TEXT SECTION:
══════════

Documentation doesn't match the code.

+++ b/core/modules/system/system.module
@@ -4020,3 +4031,16 @@ function system_admin_paths() {
+ * @param $ip
+ *   String ip address that needs to be converted.
+ *
+ * @return
+ *   A string with underscores converted to periods.

Missing data types.

gdd’s picture

Status: Needs work » Needs review
FileSize
12.95 KB

Rerolled to above comments.

amateescu’s picture

Status: Needs review » Reviewed & tested by the community

I don't see a reason for the patch from #41 to fail the testbot, so RTBC :)

Lars Toomre’s picture

+ * @param $ip string

$ip and string are reversed. It should be '@param string $ip'. Also the @return immediately below has no type hinting. I think it should be 'string|false'.

amateescu’s picture

FileSize
12.97 KB

Sigh, that's what you get for not reading the whole patch :)

chx’s picture

Let's go with it but I so hope there will be a proper followup getting rid of system_convert_config_ip_address(). That's so ugly.

Anonymous’s picture

yep, this is ready to fly.

@chx - https://drupal.org/node/1470824#comment-5781670

catch’s picture

Status: Reviewed & tested by the community » Needs review

Are we sure it's OK to switch from a querying one IP address in SQL to storing them in a big array? This runs on cached pages so this could be a fairly large hit if a site has lots of IP addresses blocked in their database. Also do any of the contrib IP blocking modules like bad behaviour use this, that'd be more likely to lead to a long list of IP addresses than entering them through the UI.

@chx, I'd love for #1161486: Move IP blocking into its own module then subsequently to contrib to be the followup.

gdd’s picture

I just looked at Bad Behavior and it doesn't use this, I'm not sure what other contrib projects there are that would also potentially use the table. The only other one I found was the httpbl module (http://drupal.org/project/httpbl).

This will undoubtedly be a regression of some sort. Aside from anything else, we will have to already do one query to get the list out of the active store, even if we cache it. Then we have to pull a value out of the resultant array. How bad it will be I'm not sure and I guess we should find out, but I'm not sure what our options are otherwise (other than just leaving it in the table, which seems to be beside the point.)

Damien Tournoud’s picture

If we consider that the list of potentially blocked IP addresses is unbounded, the list doesn't pass one of the litmus test for configuration. If we consider it is a small list of blocked IP *patterns* (or ranges), it passes the test for configuration.

We should re-introduce the ability to block/allow ranges of IP addresses (we had that in D6, right?) if we want to convert this system to configuration. Hash-based lookup of configuration keys are a complete no-go for me.

gdd’s picture

Status: Needs review » Needs work

That makes sense, and it follows the kind of thinking we have in #1553358: Figure out a new implementation for url aliases - pathauto patterns are config, 1:1 URL aliases are not. However then the question is what do we do with this? It does make sense to be able to block IP ranges, however we will still have to support the unbounded list of single IP addresses, and people will want to move this data between servers. In the case of URL aliases, we are talking about moving the 1:1 aliases into fields on content and it becomes a content staging problem. I don't know what we do with the IP addresses because we don't want it to be either system.

══════════

Some material:
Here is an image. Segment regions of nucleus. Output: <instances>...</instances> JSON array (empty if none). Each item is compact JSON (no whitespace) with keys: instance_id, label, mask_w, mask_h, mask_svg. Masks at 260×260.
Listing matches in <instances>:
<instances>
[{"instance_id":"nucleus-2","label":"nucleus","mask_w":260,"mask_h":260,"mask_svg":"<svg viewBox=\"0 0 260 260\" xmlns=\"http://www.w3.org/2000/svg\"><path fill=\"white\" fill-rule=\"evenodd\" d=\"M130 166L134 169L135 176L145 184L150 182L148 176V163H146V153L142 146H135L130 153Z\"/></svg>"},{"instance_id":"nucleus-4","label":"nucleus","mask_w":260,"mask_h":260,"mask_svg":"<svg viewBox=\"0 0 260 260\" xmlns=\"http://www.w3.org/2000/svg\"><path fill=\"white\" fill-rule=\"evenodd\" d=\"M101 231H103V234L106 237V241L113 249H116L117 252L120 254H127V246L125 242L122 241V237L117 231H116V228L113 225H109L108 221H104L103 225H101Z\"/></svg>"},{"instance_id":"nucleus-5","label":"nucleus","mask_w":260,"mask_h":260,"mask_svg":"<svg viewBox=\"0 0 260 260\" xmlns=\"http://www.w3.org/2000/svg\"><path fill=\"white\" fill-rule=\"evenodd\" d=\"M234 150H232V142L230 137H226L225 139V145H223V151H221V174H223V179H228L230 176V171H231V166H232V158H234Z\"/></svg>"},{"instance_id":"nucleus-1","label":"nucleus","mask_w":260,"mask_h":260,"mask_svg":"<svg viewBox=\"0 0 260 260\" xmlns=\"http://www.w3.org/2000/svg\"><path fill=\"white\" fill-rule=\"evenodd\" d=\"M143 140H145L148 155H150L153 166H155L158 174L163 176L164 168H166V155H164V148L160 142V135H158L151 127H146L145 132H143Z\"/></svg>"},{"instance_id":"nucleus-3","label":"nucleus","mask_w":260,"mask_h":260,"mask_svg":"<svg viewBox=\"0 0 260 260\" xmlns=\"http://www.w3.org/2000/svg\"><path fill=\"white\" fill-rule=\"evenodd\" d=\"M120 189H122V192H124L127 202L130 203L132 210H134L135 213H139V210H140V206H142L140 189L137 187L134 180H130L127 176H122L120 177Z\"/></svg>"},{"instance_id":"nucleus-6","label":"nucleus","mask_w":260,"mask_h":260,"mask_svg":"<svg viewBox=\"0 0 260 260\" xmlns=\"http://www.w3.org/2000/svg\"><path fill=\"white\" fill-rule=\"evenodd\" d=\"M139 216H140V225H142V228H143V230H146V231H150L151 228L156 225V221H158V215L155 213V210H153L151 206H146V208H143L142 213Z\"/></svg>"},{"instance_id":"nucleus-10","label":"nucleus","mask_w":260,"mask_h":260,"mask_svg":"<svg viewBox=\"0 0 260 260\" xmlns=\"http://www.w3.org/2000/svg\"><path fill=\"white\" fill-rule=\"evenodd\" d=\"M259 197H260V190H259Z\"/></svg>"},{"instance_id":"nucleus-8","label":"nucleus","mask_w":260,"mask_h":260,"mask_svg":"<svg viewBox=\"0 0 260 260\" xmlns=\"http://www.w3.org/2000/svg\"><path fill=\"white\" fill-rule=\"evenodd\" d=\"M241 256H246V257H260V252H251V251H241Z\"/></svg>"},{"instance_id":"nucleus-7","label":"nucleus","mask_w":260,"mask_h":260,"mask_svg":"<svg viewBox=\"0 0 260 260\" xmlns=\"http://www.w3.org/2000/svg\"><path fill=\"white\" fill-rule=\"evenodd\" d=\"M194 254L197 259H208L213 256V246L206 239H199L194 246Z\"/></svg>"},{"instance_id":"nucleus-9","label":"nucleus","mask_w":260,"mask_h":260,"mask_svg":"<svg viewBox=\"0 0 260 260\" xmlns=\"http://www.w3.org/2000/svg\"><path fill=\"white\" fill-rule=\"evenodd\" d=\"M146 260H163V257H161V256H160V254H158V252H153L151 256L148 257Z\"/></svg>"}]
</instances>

══════════

REQUIRED TASK:
Please duplicate the IP blocking discussion between "Let's go with" and "through the UI.", inclusive. You won't need this material.

THE RESPONSE:
Let's go with it but I so hope there will be a proper followup getting rid of system_convert_config_ip_address(). That's so ugly.

Anonymous’s picture

yep, this is ready to fly.

@chx - https://drupal.org/node/1470824#comment-5781670

catch’s picture

Status: Reviewed & tested by the community » Needs review

Are we sure it's OK to switch from a querying one IP address in SQL to storing them in a big array? This runs on cached pages so this could be a fairly large hit if a site has lots of IP addresses blocked in their database. Also do any of the contrib IP blocking modules like bad behaviour use this, that'd be more likely to lead to a long list of IP addresses than entering them through the UI.